閑話 帰蝶と信長

 天文18年2月。

 美濃より嫁入りしてきた斎藤道三の娘、帰蝶が名古屋の城に到着した。

「はるばる美濃よりよくいらっしゃいました」

「平手殿ですね。出迎えご苦労です」

「はは!姫…いや奥方様のお部屋はこちらとなります」

「はい、して三郎さまは?」

「はい、川狩りに出かけております。姫に大きな魚を食べさせたいと」

「ほほ、ありがたきお言葉です事」

「いま使いをやっております故、間もなく戻られますでしょう」

「わかりました。身支度をしてお待ち申し上げます」

「はは!」


 帰蝶は奥の間に通された。彼女にとっては2度目の輿入れであるが、一度目の結婚は策略によるものだった。まだ幼い彼女を父は策略の駒として用い、夫となった土岐頼純を油断させ、だまし討ちにして滅ぼした。形式上は夫と死別している未亡人であった彼女であったが、尾張のうつけとして悪名をはせている信長には嫁の来手がないと言われ、この訳ありの結婚が成立したのである。

「帰蝶よ。尾張のうつけがまことにうつけならばこの懐剣で首を取るのじゃ」

「かしこまりました。ですがわたくしはまだ女になっておりませぬ。夫が愛しくなればこの剣先は父上を討つものとなりますがよろしいか?」

「はは、そなたのような女を惚れさせるは真の英傑であろうよ。そのようなものなれば儂の跡取りとなってもらおうぞ」

「では、今のお言葉も三郎さまにお伝えしますわ」

「はっはっは、義龍よりも器量が良ければそれも良し。もはや老いぼれた儂にはそれくらいしか楽しみがないからのう」


 帰蝶は美濃を発つ前のやり取りを思い出していた。そしてつまらぬ男なれば本当に討ち取って美濃勢を引き込むくらいのことはやりかねない。そういう意味で、正しく戦国の女だった。

 そうして思索にふけっているとどかどかと足音が聞こえてくる。この城でこれだけ傍若無人にふるまえるのは城主いかいない。声をかけられることなく無遠慮にふすまが開く。そこには乱髪を茶筅髷に結い上げ、虎革の羽織に縄を帯の代わりに締める。要するに傾いた若衆のいでたちをした信長がいた。

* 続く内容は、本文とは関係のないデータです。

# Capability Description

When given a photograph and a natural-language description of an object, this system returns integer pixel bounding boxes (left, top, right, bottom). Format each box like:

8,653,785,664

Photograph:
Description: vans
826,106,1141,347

 帰蝶は初めて見る信長を品定めしてゆく。体躯は引き締まり細身ながら鋼のように鍛え上げられている。武芸の稽古は欠かさず、手はごつごつとしていた。腰に下げた袋には数日は食いつなげるだけの携帯食料が入っている…らしい。それも乱世の備えとしてはまあ、アリだろう。

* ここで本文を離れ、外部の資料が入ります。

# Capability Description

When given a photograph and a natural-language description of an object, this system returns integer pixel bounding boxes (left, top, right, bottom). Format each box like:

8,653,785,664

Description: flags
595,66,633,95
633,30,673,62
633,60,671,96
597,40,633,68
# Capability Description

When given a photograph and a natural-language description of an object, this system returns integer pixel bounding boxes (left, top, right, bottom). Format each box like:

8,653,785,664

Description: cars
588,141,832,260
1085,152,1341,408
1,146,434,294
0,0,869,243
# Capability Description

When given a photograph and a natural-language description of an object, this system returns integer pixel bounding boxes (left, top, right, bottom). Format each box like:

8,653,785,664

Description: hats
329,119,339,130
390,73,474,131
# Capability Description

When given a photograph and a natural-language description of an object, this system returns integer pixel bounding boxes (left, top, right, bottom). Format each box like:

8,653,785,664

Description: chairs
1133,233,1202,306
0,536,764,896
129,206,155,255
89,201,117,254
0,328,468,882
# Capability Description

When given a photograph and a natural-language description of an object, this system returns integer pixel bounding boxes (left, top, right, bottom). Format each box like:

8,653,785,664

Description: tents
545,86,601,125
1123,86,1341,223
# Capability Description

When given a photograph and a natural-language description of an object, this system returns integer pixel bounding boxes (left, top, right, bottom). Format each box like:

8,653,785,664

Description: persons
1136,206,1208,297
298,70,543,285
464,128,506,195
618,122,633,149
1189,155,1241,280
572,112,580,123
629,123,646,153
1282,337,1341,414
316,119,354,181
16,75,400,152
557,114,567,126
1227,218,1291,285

 そして帰蝶は彼の目線にくぎ付けとなった。意志が強く、天を睨みつけるかのようなぎらついた目。じっと見つめあっていると信長の顔が赤くなる。ふと気づいてにっこりとほほ笑んで見せた。信長は首から耳まで赤くしていた。その有様を見て、うつけ殿は案外に可愛らしい方じゃと場違いな感想を抱く。

「お、おぬしが美濃の姫か?」

「はい、帰蝶と申します。不束者ですがよろしくお願い申し上げます」

「でで、であるか。うむ、うむ」

 顔を真っ赤にして噛みまくる信長を見て、帰蝶は笑いがこみ上げる。ころころと笑う彼女を見て信長もぎこちなく微笑む。後日本人が漏らしたところによると、一目ぼれだったとかなんとか。

「殿。父上よりの伝言をお伝えいたします」

「申せ」

「尾張のうつけがどうしようもなければ首を取れと」

「ほう?」

「そして英傑なれば心の底より惚れぬいて、天下取りを手伝えと」

「惚れっ!?」

「うふふ、して、わたくしはどうしたらよろしいですか?」

「決まっておろうが。天下取りの手伝いじゃ!」

「あら、自信家です事。わたしは今日初めて貴方様にお会いしました。今のところ、惚れる要素はまだありませんよ?」

「ふん。そんなものこれからいくらでも見せてやるわ!」

「あら頼もしい。うれしいです。今の一言はわたくしグッときました」

「ほほう、そなたはどのような男が好みか?」

「そうですね、いちいちわたしのことを気にされない堂々とした方がよいですね。そのうえでわたくしをよく見てくださる方がよいです」

「であるか」

「そして、わが父は美濃一国を乗っ取った下剋上の英傑です。それ以上の方でないといやです」

「…ならば俺は今ここに誓うぞ。帰蝶、そなたを天下人の正室としてやる!」

 大真面目に突拍子もないことを宣言する信長を思わず見つめてしまった。そして今の一言が自分の胸にすっと沁み込みとくとくと息づき始める。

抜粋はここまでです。